• [To do] Print the line that contains "kingdom: Animalia" and every line after it through the last line of the records below, exactly as written and nothing else.

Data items
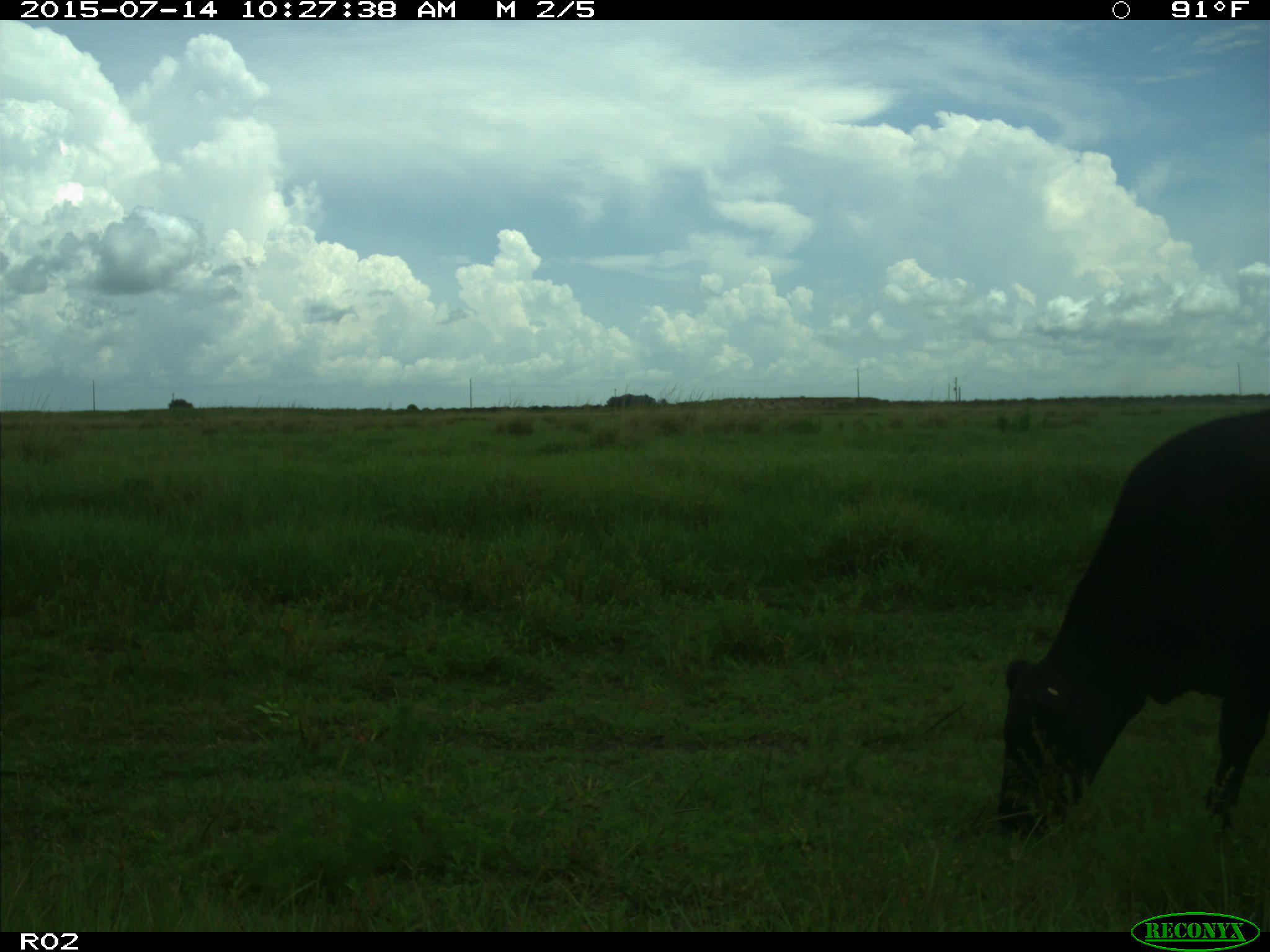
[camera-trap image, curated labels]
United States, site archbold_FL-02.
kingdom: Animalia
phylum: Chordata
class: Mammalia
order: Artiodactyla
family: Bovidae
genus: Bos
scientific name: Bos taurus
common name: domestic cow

• [Reply]
kingdom: Animalia
phylum: Chordata
class: Mammalia
order: Artiodactyla
family: Bovidae
genus: Bos
scientific name: Bos taurus
common name: domestic cow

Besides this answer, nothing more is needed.